▶ [Supplied material]
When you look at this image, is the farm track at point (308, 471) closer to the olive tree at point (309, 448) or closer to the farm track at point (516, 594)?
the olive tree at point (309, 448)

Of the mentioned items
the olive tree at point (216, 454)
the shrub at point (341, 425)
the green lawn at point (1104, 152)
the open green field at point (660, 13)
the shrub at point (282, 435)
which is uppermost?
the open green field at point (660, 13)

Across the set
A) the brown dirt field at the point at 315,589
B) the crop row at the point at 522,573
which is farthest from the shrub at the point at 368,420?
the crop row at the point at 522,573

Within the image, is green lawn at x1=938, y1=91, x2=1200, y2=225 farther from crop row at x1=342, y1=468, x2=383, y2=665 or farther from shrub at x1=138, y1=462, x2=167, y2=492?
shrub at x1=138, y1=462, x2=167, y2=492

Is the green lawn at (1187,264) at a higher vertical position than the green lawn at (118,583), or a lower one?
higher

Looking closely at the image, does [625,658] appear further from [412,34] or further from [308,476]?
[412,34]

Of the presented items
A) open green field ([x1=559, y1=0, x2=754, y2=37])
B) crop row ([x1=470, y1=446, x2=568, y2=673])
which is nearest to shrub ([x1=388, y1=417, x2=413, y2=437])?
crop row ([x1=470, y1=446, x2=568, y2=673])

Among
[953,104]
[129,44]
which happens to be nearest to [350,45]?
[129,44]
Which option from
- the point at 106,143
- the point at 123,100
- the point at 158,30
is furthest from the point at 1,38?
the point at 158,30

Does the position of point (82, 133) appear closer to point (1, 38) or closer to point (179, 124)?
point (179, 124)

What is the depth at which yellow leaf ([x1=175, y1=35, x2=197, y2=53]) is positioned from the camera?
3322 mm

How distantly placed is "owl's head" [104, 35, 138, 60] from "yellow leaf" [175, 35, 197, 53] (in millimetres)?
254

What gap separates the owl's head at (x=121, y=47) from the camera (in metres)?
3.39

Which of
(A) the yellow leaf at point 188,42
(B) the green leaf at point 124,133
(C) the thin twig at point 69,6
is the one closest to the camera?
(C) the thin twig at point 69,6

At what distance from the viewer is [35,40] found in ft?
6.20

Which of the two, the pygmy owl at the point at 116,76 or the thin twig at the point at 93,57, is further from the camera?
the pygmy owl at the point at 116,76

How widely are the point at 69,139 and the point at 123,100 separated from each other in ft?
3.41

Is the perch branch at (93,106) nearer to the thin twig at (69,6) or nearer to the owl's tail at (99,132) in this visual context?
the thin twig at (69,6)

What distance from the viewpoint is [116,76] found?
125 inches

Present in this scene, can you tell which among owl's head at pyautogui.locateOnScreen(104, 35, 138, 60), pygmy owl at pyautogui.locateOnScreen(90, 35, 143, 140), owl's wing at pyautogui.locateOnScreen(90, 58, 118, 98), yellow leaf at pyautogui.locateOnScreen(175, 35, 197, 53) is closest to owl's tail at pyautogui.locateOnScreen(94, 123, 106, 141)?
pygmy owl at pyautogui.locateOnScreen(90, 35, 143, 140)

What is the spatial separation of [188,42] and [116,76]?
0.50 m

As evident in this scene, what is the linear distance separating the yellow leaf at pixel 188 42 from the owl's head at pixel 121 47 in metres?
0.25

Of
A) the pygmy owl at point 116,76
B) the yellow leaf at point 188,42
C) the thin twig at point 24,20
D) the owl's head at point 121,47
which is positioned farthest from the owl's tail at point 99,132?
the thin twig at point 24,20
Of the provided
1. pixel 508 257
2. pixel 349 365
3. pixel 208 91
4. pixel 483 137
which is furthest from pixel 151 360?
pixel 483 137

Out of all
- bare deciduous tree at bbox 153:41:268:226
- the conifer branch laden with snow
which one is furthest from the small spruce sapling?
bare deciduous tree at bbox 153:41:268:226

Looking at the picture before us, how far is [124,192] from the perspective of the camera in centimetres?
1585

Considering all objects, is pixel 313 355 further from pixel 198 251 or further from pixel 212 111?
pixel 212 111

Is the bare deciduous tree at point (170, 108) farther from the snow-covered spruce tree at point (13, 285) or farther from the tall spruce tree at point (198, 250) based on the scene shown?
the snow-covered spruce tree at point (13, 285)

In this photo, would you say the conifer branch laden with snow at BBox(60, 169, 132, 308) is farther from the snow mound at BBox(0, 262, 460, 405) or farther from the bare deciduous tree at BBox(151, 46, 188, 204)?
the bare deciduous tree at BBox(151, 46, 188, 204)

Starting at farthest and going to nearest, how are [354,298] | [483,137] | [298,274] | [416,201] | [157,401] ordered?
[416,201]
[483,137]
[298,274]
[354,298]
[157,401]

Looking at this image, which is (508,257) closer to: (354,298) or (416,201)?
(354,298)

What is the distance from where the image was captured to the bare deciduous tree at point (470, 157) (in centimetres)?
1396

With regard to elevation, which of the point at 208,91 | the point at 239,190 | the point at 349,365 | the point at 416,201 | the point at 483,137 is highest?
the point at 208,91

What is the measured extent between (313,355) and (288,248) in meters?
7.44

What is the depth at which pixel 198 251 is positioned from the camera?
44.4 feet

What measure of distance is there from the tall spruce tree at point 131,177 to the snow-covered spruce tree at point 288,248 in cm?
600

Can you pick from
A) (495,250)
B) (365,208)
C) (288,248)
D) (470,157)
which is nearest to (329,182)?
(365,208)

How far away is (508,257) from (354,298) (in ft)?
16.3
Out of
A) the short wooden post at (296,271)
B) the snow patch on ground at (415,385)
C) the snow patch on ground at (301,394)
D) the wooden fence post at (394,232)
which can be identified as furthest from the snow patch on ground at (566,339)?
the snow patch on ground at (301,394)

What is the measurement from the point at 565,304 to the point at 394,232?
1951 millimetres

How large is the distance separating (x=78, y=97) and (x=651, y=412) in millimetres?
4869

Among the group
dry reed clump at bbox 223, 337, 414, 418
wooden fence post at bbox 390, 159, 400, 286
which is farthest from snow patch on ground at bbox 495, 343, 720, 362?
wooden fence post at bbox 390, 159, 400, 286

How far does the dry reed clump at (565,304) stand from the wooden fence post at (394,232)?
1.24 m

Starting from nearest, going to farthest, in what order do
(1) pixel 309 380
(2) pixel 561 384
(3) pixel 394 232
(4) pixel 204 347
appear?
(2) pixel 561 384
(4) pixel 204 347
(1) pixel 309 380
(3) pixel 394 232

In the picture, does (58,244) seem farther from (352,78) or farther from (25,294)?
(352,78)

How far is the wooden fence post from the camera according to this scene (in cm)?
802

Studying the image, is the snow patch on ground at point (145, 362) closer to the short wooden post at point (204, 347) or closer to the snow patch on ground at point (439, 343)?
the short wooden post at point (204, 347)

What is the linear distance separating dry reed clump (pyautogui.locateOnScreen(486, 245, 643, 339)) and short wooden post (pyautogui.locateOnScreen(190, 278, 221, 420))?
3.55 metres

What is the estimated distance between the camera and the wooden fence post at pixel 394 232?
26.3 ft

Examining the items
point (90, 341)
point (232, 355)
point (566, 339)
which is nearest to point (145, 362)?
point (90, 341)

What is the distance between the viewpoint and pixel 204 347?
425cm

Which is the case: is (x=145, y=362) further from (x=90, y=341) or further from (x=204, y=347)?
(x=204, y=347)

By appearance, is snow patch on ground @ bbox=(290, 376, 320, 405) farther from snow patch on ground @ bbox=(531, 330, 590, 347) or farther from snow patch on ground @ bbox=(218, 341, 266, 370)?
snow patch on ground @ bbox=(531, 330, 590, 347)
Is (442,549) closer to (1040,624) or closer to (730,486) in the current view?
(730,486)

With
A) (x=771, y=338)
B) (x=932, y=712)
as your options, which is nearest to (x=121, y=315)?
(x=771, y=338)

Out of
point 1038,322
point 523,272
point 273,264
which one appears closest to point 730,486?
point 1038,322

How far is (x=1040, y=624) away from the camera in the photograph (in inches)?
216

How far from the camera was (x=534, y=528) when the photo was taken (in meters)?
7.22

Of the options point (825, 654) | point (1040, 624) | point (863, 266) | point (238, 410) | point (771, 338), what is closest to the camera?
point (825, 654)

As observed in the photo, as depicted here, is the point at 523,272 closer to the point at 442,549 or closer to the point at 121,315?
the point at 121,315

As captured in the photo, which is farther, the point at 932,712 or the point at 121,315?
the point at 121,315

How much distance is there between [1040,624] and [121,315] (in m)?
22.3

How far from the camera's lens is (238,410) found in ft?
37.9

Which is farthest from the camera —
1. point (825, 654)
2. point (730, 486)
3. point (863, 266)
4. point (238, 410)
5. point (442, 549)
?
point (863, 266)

▶ [Task details]
Recast the stretch from the line containing "Which is farthest from the camera —" through the end of the rows as a Markdown table with the columns Row and Line, numbering each line and leaving out blank lines.

▶ [The response]
| Row | Line |
|---|---|
| 1 | Which is farthest from the camera — |
| 2 | 1. point (825, 654) |
| 3 | 2. point (730, 486) |
| 4 | 3. point (863, 266) |
| 5 | 4. point (238, 410) |
| 6 | 5. point (442, 549) |
| 7 | ? |
| 8 | point (863, 266) |